As far as Mikko Hyppönen is concerned, the story of nation-state cyber attacks begins with Stuxnet. It is, he says, the moment when computer scientists lost their innocence by using malware for offensive purposes. As reported last June, Stuxnet was part of a collaborative intelligence operation between the United States and Israel that deployed the worm beginning in 2008 and engaged it for the next two years to destroy centrifuges at Iran's Natanz uranium enrichment plant.
Hyppönen (left), the widely respected chief research officer at Sweden's F-Secure, says what is often missing in this story is whether Stuxnet actually killed people. It could have, as scientists might have been in the control room when the centrifuges spinning at high speed with uranium exploded.
“The countries launching these attacks, they must have known at least the possibility of killing people with this malware was there, and they went ahead and did it anyway,” he says. “And when they did that, I think we crossed an important line.”
Crossing that threshold was discussed in the White House's Situation Room once Stuxnet escaped into the world on the internet in 2010, according to David E. Sanger of the New York Times, to whom the White House leaked the story. It was the first time the United States had repeatedly used cyber weapons to cripple another country's infrastructure.
Consequently, Stuxnet triggered an unregulated cyber arms races in which nation-states are the big players, developing malware to use against other nations or their own citizens.
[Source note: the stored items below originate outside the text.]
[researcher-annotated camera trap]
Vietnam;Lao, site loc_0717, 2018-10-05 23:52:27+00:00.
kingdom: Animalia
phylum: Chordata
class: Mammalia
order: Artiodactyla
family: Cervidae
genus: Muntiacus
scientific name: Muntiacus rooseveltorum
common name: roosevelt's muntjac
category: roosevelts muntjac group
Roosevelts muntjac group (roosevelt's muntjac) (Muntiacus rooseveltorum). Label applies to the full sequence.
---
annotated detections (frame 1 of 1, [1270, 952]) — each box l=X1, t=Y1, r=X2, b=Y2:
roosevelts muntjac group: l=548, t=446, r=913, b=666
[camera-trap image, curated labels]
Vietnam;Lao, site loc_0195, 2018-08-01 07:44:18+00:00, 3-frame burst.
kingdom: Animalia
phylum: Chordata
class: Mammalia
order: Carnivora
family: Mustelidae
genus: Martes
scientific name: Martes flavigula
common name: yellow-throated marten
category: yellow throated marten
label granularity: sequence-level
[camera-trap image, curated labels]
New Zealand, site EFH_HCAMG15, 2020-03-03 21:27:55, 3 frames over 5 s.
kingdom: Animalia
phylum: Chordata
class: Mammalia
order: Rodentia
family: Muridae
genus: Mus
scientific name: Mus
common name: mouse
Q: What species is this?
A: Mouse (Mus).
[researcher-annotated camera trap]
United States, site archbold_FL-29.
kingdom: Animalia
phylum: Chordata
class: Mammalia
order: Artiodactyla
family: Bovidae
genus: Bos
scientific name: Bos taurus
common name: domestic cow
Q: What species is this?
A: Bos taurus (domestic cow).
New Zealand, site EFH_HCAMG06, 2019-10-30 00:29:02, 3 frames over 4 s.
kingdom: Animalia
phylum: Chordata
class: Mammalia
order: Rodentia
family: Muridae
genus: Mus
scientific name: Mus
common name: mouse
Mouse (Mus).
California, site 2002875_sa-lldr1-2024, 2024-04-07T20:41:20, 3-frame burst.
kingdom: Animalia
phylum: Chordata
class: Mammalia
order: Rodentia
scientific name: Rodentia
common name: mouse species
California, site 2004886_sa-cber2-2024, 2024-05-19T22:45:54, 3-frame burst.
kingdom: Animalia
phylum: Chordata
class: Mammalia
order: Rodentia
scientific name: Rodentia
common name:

Though short of cyber war, Hyppönen expects this activity to intensify in 2013 – and with more leaks to confirm the attacks, and from countries which haven't been active so far.
“It's quite clear that we have entered a new era of cyber arms race,” says Hyppönen. “And it's only going to get more and more active.”
There is presently no international treaty or agreement restricting the use of cyber weapons, which can be used for anything from espionage to disrupting a country's infrastructure or banking sector. Each government argues that it must join the race or lose, but the issue raises serious questions regarding attack versus defense, most notably in the United States, which, according to experts, has the best cyber offensive capabilities, followed closely by Russia, with China a remote third.